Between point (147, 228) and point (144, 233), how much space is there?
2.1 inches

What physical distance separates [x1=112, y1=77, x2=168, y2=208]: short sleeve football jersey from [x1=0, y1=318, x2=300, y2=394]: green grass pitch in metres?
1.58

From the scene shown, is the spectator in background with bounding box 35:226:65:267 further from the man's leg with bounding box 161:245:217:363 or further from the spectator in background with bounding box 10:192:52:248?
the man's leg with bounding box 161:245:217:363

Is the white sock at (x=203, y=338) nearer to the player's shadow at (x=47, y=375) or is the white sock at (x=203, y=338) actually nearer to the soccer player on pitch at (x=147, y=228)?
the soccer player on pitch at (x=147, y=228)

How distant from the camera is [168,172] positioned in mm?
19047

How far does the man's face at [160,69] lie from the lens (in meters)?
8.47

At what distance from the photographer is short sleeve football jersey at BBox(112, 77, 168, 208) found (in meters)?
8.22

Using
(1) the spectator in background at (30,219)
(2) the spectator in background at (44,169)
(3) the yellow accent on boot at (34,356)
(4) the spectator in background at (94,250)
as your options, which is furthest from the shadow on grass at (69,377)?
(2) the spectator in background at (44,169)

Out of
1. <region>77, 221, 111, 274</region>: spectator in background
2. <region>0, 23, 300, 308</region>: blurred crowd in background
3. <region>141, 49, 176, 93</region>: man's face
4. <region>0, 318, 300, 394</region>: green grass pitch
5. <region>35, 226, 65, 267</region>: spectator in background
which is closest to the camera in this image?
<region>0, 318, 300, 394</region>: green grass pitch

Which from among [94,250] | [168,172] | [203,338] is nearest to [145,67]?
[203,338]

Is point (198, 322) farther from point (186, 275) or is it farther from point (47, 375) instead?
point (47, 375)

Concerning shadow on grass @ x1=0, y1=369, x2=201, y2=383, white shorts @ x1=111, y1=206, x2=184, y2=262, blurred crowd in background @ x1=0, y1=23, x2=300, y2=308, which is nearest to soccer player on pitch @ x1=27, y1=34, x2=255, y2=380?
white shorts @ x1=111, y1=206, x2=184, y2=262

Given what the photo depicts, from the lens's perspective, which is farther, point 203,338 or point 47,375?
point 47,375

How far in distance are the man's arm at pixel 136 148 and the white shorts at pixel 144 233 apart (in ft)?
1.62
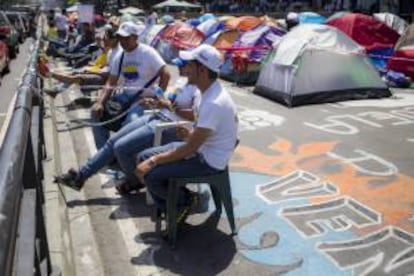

● ● ● ●

### Directive
Copy out every line in the entries above that contains the string "jersey". Letter case matters.

### Response for this exercise
What physical distance separates [x1=112, y1=77, x2=168, y2=208]: short sleeve football jersey from [x1=0, y1=318, x2=300, y2=394]: green grass pitch in metres?
At what distance from the photographer is short sleeve football jersey at BBox(112, 77, 168, 208) found (in meters)?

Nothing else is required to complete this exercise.